* What needs to be done *
Could you quote, exactly as they stand, the lines running from the one with "What length of" to the final line of the material?

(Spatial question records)
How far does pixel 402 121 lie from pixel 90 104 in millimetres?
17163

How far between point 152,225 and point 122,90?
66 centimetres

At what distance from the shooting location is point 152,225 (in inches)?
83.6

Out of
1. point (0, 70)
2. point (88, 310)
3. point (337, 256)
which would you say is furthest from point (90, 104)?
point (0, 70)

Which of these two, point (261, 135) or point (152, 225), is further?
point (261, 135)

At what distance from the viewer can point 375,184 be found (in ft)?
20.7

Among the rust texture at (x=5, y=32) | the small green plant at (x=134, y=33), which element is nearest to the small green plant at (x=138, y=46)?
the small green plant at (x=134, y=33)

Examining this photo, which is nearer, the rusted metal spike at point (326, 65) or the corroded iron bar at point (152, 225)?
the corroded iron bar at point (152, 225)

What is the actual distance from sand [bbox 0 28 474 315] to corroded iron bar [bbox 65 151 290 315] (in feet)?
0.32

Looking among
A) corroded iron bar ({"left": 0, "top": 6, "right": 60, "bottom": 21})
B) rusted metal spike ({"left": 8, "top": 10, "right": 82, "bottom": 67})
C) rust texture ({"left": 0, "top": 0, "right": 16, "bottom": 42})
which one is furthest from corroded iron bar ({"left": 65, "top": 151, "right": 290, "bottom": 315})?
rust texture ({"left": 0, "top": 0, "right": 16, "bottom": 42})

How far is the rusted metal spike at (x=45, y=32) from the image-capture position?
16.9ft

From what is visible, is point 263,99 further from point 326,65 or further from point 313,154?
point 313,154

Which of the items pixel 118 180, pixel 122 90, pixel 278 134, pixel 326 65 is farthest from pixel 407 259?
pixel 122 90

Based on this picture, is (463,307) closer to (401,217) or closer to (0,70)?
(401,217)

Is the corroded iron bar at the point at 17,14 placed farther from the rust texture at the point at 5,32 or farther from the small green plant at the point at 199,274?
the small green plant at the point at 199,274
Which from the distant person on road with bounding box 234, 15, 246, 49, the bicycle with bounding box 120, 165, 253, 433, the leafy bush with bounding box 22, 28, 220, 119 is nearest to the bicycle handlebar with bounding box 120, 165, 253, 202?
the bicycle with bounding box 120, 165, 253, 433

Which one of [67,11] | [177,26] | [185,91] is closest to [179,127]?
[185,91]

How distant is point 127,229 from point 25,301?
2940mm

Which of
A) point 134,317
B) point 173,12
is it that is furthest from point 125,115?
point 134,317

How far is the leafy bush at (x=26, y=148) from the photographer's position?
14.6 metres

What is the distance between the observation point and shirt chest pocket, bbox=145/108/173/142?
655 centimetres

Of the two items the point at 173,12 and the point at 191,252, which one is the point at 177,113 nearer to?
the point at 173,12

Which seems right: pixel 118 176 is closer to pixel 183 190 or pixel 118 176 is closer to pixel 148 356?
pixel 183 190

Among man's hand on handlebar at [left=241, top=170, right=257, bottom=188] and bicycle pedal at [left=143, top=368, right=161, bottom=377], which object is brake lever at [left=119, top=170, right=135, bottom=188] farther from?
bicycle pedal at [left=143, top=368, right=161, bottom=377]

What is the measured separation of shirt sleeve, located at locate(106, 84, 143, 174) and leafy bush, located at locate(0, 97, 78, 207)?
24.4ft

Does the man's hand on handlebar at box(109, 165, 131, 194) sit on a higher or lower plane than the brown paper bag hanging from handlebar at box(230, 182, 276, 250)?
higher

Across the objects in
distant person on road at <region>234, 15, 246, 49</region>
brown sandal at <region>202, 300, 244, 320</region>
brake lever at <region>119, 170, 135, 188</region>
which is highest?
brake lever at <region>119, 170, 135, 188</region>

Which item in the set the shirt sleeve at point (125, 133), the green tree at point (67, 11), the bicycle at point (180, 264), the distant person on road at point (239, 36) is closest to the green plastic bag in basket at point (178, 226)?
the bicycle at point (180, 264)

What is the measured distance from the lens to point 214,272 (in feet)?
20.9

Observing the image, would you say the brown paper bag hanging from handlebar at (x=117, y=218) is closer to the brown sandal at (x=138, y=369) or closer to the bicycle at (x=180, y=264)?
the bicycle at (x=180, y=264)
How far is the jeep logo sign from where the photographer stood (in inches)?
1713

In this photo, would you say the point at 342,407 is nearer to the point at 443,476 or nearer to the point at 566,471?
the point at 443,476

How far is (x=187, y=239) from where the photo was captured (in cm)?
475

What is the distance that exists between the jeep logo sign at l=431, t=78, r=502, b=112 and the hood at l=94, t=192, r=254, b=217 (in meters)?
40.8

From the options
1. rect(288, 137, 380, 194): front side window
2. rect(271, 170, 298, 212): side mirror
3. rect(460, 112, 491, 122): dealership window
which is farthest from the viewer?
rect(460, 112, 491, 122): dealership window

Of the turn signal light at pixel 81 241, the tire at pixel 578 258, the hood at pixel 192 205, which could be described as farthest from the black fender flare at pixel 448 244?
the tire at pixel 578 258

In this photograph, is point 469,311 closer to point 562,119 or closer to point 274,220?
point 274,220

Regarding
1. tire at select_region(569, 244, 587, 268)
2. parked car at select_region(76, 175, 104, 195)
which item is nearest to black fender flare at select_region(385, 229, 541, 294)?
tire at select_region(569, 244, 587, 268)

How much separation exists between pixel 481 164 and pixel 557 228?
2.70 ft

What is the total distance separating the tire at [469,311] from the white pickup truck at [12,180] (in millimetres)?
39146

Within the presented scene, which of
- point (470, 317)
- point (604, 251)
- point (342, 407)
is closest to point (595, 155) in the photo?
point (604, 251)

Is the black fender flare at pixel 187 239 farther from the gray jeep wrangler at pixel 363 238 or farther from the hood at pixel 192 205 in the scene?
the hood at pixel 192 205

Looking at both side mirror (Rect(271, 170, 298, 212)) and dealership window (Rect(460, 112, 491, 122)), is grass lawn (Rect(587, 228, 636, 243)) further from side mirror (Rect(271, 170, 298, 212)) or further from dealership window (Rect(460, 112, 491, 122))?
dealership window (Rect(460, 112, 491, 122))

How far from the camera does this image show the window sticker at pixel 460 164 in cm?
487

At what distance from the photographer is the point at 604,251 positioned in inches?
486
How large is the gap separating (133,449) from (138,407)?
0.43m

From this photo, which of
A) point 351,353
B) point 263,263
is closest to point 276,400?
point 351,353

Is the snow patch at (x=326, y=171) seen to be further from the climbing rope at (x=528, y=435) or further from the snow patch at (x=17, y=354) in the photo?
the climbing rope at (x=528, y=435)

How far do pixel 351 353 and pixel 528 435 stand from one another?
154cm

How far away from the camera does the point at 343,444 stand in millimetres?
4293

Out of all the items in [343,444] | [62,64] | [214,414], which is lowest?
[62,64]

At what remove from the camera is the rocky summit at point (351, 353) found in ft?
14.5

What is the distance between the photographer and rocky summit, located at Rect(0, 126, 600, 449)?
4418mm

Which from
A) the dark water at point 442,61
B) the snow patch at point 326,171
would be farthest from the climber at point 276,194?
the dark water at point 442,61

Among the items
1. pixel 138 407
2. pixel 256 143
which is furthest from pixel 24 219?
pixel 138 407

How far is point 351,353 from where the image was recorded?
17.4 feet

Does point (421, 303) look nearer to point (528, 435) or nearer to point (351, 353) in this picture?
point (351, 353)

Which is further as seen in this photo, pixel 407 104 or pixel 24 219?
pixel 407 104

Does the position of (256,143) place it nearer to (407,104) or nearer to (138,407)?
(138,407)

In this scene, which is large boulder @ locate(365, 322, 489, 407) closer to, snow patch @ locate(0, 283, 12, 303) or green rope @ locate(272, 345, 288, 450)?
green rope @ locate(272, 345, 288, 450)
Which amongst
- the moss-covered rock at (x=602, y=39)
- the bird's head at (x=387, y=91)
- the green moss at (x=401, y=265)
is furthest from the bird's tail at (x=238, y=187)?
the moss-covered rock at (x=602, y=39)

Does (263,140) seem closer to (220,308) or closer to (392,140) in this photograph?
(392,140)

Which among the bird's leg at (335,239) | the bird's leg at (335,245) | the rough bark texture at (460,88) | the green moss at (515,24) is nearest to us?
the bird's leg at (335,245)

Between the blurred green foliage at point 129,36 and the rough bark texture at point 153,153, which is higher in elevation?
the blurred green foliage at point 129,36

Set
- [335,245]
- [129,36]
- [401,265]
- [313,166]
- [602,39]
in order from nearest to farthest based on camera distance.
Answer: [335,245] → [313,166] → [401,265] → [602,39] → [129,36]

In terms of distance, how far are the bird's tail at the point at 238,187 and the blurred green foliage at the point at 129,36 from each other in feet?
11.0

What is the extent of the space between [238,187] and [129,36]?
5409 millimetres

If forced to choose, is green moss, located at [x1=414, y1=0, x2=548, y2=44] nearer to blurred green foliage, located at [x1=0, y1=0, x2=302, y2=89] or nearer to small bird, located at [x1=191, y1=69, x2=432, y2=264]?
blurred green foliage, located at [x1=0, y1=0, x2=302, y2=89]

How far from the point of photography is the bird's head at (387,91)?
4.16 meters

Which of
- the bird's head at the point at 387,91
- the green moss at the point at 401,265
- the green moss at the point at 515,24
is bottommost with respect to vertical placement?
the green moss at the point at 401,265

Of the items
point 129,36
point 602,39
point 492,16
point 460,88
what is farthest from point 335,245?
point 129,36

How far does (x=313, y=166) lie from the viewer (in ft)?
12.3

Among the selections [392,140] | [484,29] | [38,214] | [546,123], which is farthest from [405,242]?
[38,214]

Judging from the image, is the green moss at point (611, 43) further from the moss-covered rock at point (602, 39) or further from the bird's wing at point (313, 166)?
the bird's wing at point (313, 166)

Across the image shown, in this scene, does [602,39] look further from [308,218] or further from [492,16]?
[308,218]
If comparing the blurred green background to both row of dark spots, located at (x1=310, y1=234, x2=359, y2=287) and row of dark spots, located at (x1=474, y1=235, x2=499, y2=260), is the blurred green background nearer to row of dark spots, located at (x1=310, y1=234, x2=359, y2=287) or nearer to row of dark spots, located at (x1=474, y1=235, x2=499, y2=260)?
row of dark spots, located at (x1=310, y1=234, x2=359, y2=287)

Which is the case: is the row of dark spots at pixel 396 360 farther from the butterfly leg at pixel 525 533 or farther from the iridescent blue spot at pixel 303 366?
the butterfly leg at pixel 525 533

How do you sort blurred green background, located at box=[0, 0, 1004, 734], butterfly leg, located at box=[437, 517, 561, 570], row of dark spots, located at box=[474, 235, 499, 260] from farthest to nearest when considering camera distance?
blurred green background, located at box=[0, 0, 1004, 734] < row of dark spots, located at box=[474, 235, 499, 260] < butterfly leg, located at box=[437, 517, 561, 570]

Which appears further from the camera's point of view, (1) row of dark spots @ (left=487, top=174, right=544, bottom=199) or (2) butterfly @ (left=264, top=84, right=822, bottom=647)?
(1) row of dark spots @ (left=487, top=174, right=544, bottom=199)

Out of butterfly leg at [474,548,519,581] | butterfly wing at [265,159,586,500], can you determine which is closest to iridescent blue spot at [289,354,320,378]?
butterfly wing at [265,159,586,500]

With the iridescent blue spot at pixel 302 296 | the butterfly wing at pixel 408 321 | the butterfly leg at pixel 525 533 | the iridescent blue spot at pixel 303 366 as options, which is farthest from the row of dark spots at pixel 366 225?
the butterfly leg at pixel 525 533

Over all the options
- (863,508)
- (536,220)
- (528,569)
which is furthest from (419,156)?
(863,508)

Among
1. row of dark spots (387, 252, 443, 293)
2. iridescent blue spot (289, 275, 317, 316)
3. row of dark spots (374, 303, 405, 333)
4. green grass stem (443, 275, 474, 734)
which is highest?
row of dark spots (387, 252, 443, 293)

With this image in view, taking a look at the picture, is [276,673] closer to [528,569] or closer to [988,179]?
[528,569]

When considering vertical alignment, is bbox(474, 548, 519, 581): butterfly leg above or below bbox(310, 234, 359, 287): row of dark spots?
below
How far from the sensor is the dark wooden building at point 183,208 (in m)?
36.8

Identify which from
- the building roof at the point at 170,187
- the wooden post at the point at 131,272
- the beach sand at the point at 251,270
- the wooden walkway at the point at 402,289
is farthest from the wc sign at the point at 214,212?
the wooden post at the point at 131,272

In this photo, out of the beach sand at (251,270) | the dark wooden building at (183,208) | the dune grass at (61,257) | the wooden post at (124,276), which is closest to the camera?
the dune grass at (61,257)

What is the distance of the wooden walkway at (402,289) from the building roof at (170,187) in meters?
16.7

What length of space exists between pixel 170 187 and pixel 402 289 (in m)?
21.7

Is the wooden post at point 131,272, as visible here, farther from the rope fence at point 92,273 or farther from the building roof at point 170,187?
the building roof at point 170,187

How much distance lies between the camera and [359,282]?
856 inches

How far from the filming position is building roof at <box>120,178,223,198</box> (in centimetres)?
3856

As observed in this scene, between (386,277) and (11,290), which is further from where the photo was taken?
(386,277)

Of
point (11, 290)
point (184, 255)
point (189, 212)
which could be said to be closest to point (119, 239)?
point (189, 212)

* Full solution *
What length of space exists between pixel 170 187 and pixel 402 289 (in m)?
21.7

Is the wooden post at point 131,272, as visible here, farther from the rope fence at point 92,273 or farther from the building roof at point 170,187?
the building roof at point 170,187

How much distance lies between the camera and [359,282]?
856 inches

How far from the filming position is building roof at <box>120,178,223,198</box> (in centimetres)?
3856

As observed in this scene, between (386,277) and (11,290), which is further from where the photo was taken?
(386,277)

Of
point (11, 290)
point (184, 255)
point (189, 212)
which could be said to be closest to point (119, 239)?
point (189, 212)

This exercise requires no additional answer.